=== Record set ===

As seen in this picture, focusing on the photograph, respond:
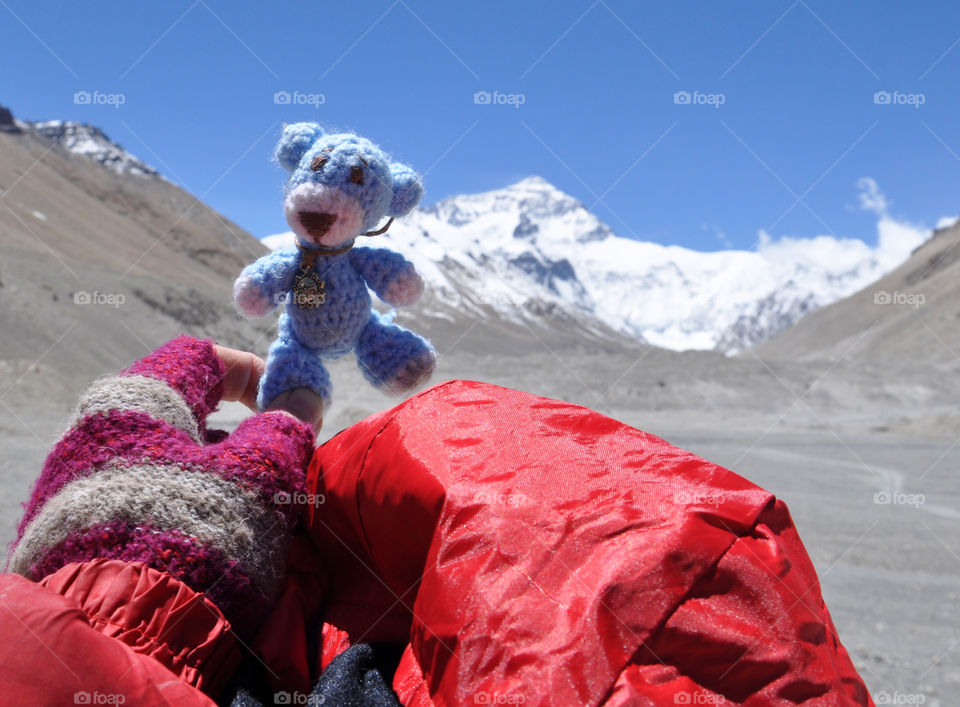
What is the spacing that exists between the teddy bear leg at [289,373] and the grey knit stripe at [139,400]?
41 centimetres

===
=== Record set ===

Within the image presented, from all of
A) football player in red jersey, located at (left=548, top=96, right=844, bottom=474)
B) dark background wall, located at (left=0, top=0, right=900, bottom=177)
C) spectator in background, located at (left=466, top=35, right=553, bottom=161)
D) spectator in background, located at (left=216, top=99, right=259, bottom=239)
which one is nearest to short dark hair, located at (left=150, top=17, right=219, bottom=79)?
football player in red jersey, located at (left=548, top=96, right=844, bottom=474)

===
=== Record set ===

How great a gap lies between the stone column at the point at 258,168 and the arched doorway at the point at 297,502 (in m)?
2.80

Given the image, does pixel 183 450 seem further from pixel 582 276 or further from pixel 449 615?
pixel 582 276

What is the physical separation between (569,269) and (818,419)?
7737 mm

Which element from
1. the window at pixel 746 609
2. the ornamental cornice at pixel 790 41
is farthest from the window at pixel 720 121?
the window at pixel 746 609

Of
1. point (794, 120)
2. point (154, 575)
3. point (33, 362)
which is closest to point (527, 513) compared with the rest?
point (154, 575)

===

**Description of the task**: Arrange the items from the line containing "As seen in this" through the line containing "41 centimetres" as a numbered list, skipping any blank lines. Leave the pictures out of your answer.

**The result**:
1. As seen in this picture, focusing on the photograph, respond:
2. What is the spacing that exists between the teddy bear leg at [289,373] and the grey knit stripe at [139,400]?
3. 41 centimetres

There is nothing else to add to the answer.